Here's how it happens. A client orders a product, but they don't want the normal information services we give to customers. We call and make sure they understand the license - that it can't be transferred - and they state they understand: it's only for their own purposes. We have a reason we don't sell to consultants - they pirate our product and then don't stand behind it.
Who pays the price?
You do. You buy a product which was good at the time, but 1/2 year later it is outdated. You submit your product to an investor, regulator or wholesaler and now you look like you don't know what you are doing. Worse than the wasted time and prestige, you now likely have to fix the problem on your own.
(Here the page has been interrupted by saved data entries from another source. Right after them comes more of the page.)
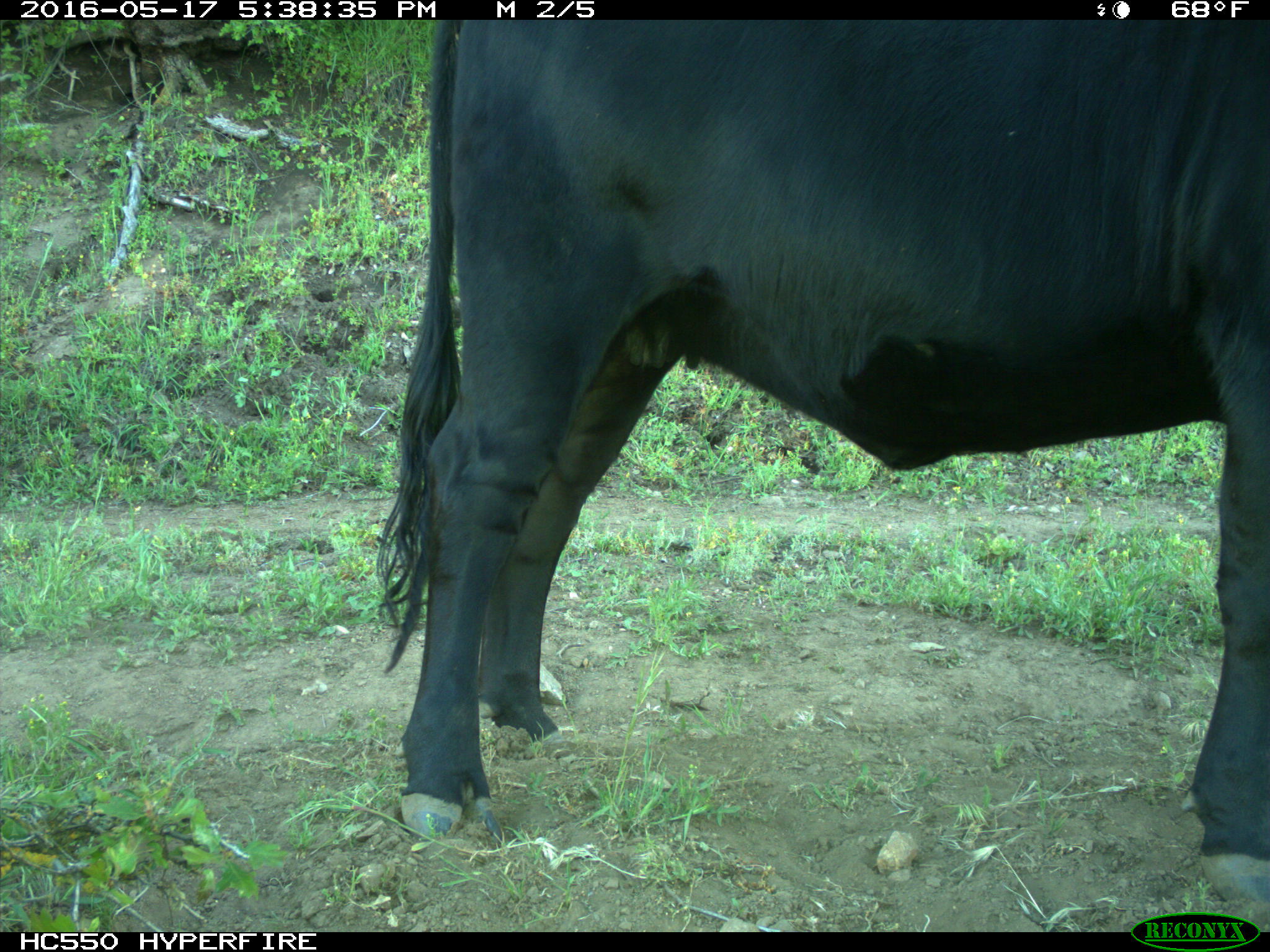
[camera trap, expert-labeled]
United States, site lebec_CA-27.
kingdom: Animalia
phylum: Chordata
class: Mammalia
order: Artiodactyla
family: Bovidae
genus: Bos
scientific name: Bos taurus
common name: domestic cow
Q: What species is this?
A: Bos taurus (domestic cow).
Make Sure Your Product is Not Pirated
Questions to ask:
Is the consultant in the regular business of providing materials, or did the product emanate from a request from you? If it's not something the consultant does as a main line of business, it is more likely that the consultant borrowed the product from another company. Beware.
Does the consultant publish examples and samples of the work online? If the consultant is overly protective of the content before you purchase it, it is likely that the work would be similar to other widely available products, or that it is, in fact, another company's work. Legitimate companies don't need to hide their content, because they know it changes so much that even if you did borrow a swath of it, you would have to come back for updates later.
Are you getting e-mails from the publisher? Or is there silence after the purchase. If it's the company's mainline business there is always a stream of information (welcome or not) that accompanies this type of purchase.